The records that follow must all be duplicated exactly.
────────────────────
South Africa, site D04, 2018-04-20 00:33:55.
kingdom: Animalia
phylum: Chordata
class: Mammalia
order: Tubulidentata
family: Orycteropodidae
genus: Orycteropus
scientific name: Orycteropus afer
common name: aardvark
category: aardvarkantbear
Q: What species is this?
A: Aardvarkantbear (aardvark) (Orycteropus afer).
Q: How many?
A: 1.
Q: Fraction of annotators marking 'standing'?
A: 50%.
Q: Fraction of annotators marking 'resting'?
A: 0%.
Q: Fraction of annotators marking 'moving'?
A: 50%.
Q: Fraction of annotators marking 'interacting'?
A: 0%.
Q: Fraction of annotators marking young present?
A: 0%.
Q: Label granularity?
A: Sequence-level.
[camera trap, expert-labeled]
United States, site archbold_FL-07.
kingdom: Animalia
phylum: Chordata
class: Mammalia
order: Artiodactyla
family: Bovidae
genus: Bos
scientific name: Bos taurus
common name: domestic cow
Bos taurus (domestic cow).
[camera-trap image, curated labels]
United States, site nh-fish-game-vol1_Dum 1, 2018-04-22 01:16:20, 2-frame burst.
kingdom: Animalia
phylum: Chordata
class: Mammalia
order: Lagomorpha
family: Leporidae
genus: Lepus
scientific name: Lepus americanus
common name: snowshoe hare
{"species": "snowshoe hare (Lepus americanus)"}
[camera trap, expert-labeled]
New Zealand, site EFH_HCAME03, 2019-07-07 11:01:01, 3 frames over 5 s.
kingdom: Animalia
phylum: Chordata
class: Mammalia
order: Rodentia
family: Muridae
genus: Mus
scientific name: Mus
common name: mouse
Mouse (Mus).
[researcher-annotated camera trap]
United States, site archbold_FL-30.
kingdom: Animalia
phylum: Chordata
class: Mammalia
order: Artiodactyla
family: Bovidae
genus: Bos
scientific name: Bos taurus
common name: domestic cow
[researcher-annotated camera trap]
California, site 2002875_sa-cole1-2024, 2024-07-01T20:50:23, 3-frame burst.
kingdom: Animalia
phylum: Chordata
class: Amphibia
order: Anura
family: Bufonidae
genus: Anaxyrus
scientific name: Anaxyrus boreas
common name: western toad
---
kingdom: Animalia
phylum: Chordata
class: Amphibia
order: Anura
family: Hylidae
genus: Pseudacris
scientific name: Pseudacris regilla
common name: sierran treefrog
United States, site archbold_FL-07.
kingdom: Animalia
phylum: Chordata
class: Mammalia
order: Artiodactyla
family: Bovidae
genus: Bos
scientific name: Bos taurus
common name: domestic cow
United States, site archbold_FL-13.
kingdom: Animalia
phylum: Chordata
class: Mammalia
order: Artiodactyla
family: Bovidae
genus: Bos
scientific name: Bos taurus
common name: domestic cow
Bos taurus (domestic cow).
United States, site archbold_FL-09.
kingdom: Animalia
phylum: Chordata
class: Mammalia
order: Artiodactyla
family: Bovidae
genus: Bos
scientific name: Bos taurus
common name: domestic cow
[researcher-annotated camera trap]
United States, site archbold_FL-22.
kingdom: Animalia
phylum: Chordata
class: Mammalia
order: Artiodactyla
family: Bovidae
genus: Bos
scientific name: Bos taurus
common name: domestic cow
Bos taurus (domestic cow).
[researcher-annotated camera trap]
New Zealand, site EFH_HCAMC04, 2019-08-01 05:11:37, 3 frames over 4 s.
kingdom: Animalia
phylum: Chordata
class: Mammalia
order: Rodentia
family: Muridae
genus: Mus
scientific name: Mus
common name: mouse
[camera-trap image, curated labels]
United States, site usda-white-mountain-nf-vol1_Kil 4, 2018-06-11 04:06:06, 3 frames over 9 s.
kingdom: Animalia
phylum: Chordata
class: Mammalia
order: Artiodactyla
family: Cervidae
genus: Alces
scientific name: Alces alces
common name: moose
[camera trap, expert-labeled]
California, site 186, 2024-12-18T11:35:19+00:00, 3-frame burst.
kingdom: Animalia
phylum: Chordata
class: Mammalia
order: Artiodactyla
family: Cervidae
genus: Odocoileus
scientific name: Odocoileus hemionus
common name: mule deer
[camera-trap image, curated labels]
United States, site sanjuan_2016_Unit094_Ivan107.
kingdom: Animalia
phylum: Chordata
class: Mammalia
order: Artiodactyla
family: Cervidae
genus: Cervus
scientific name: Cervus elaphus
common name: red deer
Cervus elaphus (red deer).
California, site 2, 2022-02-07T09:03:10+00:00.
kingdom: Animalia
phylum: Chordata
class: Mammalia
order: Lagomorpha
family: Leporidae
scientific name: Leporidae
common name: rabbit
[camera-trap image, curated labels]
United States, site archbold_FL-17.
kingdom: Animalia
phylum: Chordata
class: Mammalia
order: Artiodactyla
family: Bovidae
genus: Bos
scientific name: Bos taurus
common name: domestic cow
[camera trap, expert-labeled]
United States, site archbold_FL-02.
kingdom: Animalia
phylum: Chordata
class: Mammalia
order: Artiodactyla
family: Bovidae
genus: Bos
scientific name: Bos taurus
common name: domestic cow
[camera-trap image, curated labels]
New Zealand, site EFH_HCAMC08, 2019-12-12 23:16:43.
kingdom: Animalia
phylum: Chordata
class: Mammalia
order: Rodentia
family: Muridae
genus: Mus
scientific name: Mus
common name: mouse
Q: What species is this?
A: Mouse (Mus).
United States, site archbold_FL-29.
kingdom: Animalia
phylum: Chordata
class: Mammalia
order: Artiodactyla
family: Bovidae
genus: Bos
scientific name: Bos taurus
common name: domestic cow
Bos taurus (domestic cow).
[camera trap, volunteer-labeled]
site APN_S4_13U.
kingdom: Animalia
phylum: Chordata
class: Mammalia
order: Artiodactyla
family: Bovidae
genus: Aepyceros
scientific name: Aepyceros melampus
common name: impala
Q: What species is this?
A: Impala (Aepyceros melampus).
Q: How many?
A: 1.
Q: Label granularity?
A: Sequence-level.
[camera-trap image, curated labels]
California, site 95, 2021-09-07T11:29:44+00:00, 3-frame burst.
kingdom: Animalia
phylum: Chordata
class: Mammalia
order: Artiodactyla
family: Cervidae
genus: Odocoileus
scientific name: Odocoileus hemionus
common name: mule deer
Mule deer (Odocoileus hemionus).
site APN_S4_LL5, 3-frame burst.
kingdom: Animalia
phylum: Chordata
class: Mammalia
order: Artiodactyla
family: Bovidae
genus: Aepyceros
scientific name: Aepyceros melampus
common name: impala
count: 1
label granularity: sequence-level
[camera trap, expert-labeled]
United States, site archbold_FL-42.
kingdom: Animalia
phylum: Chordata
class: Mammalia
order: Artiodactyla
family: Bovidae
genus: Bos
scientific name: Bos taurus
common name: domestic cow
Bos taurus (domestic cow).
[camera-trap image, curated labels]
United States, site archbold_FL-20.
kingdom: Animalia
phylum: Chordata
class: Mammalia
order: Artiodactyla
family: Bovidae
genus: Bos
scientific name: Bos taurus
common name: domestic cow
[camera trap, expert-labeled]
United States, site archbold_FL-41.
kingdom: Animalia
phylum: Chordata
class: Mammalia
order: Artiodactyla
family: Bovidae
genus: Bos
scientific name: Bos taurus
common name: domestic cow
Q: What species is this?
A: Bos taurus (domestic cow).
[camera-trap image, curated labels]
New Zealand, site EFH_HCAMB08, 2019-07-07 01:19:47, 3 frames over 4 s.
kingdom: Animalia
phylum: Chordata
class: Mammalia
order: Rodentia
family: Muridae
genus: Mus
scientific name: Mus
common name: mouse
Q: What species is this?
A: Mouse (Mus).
────────────────────
_Your response_
South Africa, site D04, 2018-04-20 00:33:55.
kingdom: Animalia
phylum: Chordata
class: Mammalia
order: Tubulidentata
family: Orycteropodidae
genus: Orycteropus
scientific name: Orycteropus afer
common name: aardvark
category: aardvarkantbear
Q: What species is this?
A: Aardvarkantbear (aardvark) (Orycteropus afer).
Q: How many?
A: 1.
Q: Fraction of annotators marking 'standing'?
A: 50%.
Q: Fraction of annotators marking 'resting'?
A: 0%.
Q: Fraction of annotators marking 'moving'?
A: 50%.
Q: Fraction of annotators marking 'interacting'?
A: 0%.
Q: Fraction of annotators marking young present?
A: 0%.
Q: Label granularity?
A: Sequence-level.
[camera trap, expert-labeled]
United States, site archbold_FL-07.
kingdom: Animalia
phylum: Chordata
class: Mammalia
order: Artiodactyla
family: Bovidae
genus: Bos
scientific name: Bos taurus
common name: domestic cow
Bos taurus (domestic cow).
[camera-trap image, curated labels]
United States, site nh-fish-game-vol1_Dum 1, 2018-04-22 01:16:20, 2-frame burst.
kingdom: Animalia
phylum: Chordata
class: Mammalia
order: Lagomorpha
family: Leporidae
genus: Lepus
scientific name: Lepus americanus
common name: snowshoe hare
{"species": "snowshoe hare (Lepus americanus)"}
[camera trap, expert-labeled]
New Zealand, site EFH_HCAME03, 2019-07-07 11:01:01, 3 frames over 5 s.
kingdom: Animalia
phylum: Chordata
class: Mammalia
order: Rodentia
family: Muridae
genus: Mus
scientific name: Mus
common name: mouse
Mouse (Mus).
[researcher-annotated camera trap]
United States, site archbold_FL-30.
kingdom: Animalia
phylum: Chordata
class: Mammalia
order: Artiodactyla
family: Bovidae
genus: Bos
scientific name: Bos taurus
common name: domestic cow
[researcher-annotated camera trap]
California, site 2002875_sa-cole1-2024, 2024-07-01T20:50:23, 3-frame burst.
kingdom: Animalia
phylum: Chordata
class: Amphibia
order: Anura
family: Bufonidae
genus: Anaxyrus
scientific name: Anaxyrus boreas
common name: western toad
---
kingdom: Animalia
phylum: Chordata
class: Amphibia
order: Anura
family: Hylidae
genus: Pseudacris
scientific name: Pseudacris regilla
common name: sierran treefrog
United States, site archbold_FL-07.
kingdom: Animalia
phylum: Chordata
class: Mammalia
order: Artiodactyla
family: Bovidae
genus: Bos
scientific name: Bos taurus
common name: domestic cow
United States, site archbold_FL-13.
kingdom: Animalia
phylum: Chordata
class: Mammalia
order: Artiodactyla
family: Bovidae
genus: Bos
scientific name: Bos taurus
common name: domestic cow
Bos taurus (domestic cow).
United States, site archbold_FL-09.
kingdom: Animalia
phylum: Chordata
class: Mammalia
order: Artiodactyla
family: Bovidae
genus: Bos
scientific name: Bos taurus
common name: domestic cow
[researcher-annotated camera trap]
United States, site archbold_FL-22.
kingdom: Animalia
phylum: Chordata
class: Mammalia
order: Artiodactyla
family: Bovidae
genus: Bos
scientific name: Bos taurus
common name: domestic cow
Bos taurus (domestic cow).
[researcher-annotated camera trap]
New Zealand, site EFH_HCAMC04, 2019-08-01 05:11:37, 3 frames over 4 s.
kingdom: Animalia
phylum: Chordata
class: Mammalia
order: Rodentia
family: Muridae
genus: Mus
scientific name: Mus
common name: mouse
[camera-trap image, curated labels]
United States, site usda-white-mountain-nf-vol1_Kil 4, 2018-06-11 04:06:06, 3 frames over 9 s.
kingdom: Animalia
phylum: Chordata
class: Mammalia
order: Artiodactyla
family: Cervidae
genus: Alces
scientific name: Alces alces
common name: moose
[camera trap, expert-labeled]
California, site 186, 2024-12-18T11:35:19+00:00, 3-frame burst.
kingdom: Animalia
phylum: Chordata
class: Mammalia
order: Artiodactyla
family: Cervidae
genus: Odocoileus
scientific name: Odocoileus hemionus
common name: mule deer
[camera-trap image, curated labels]
United States, site sanjuan_2016_Unit094_Ivan107.
kingdom: Animalia
phylum: Chordata
class: Mammalia
order: Artiodactyla
family: Cervidae
genus: Cervus
scientific name: Cervus elaphus
common name: red deer
Cervus elaphus (red deer).
California, site 2, 2022-02-07T09:03:10+00:00.
kingdom: Animalia
phylum: Chordata
class: Mammalia
order: Lagomorpha
family: Leporidae
scientific name: Leporidae
common name: rabbit
[camera-trap image, curated labels]
United States, site archbold_FL-17.
kingdom: Animalia
phylum: Chordata
class: Mammalia
order: Artiodactyla
family: Bovidae
genus: Bos
scientific name: Bos taurus
common name: domestic cow
[camera trap, expert-labeled]
United States, site archbold_FL-02.
kingdom: Animalia
phylum: Chordata
class: Mammalia
order: Artiodactyla
family: Bovidae
genus: Bos
scientific name: Bos taurus
common name: domestic cow
[camera-trap image, curated labels]
New Zealand, site EFH_HCAMC08, 2019-12-12 23:16:43.
kingdom: Animalia
phylum: Chordata
class: Mammalia
order: Rodentia
family: Muridae
genus: Mus
scientific name: Mus
common name: mouse
Q: What species is this?
A: Mouse (Mus).
United States, site archbold_FL-29.
kingdom: Animalia
phylum: Chordata
class: Mammalia
order: Artiodactyla
family: Bovidae
genus: Bos
scientific name: Bos taurus
common name: domestic cow
Bos taurus (domestic cow).
[camera trap, volunteer-labeled]
site APN_S4_13U.
kingdom: Animalia
phylum: Chordata
class: Mammalia
order: Artiodactyla
family: Bovidae
genus: Aepyceros
scientific name: Aepyceros melampus
common name: impala
Q: What species is this?
A: Impala (Aepyceros melampus).
Q: How many?
A: 1.
Q: Label granularity?
A: Sequence-level.
[camera-trap image, curated labels]
California, site 95, 2021-09-07T11:29:44+00:00, 3-frame burst.
kingdom: Animalia
phylum: Chordata
class: Mammalia
order: Artiodactyla
family: Cervidae
genus: Odocoileus
scientific name: Odocoileus hemionus
common name: mule deer
Mule deer (Odocoileus hemionus).
site APN_S4_LL5, 3-frame burst.
kingdom: Animalia
phylum: Chordata
class: Mammalia
order: Artiodactyla
family: Bovidae
genus: Aepyceros
scientific name: Aepyceros melampus
common name: impala
count: 1
label granularity: sequence-level
[camera trap, expert-labeled]
United States, site archbold_FL-42.
kingdom: Animalia
phylum: Chordata
class: Mammalia
order: Artiodactyla
family: Bovidae
genus: Bos
scientific name: Bos taurus
common name: domestic cow
Bos taurus (domestic cow).
[camera-trap image, curated labels]
United States, site archbold_FL-20.
kingdom: Animalia
phylum: Chordata
class: Mammalia
order: Artiodactyla
family: Bovidae
genus: Bos
scientific name: Bos taurus
common name: domestic cow
[camera trap, expert-labeled]
United States, site archbold_FL-41.
kingdom: Animalia
phylum: Chordata
class: Mammalia
order: Artiodactyla
family: Bovidae
genus: Bos
scientific name: Bos taurus
common name: domestic cow
Q: What species is this?
A: Bos taurus (domestic cow).
[camera-trap image, curated labels]
New Zealand, site EFH_HCAMB08, 2019-07-07 01:19:47, 3 frames over 4 s.
kingdom: Animalia
phylum: Chordata
class: Mammalia
order: Rodentia
family: Muridae
genus: Mus
scientific name: Mus
common name: mouse
Q: What species is this?
A: Mouse (Mus).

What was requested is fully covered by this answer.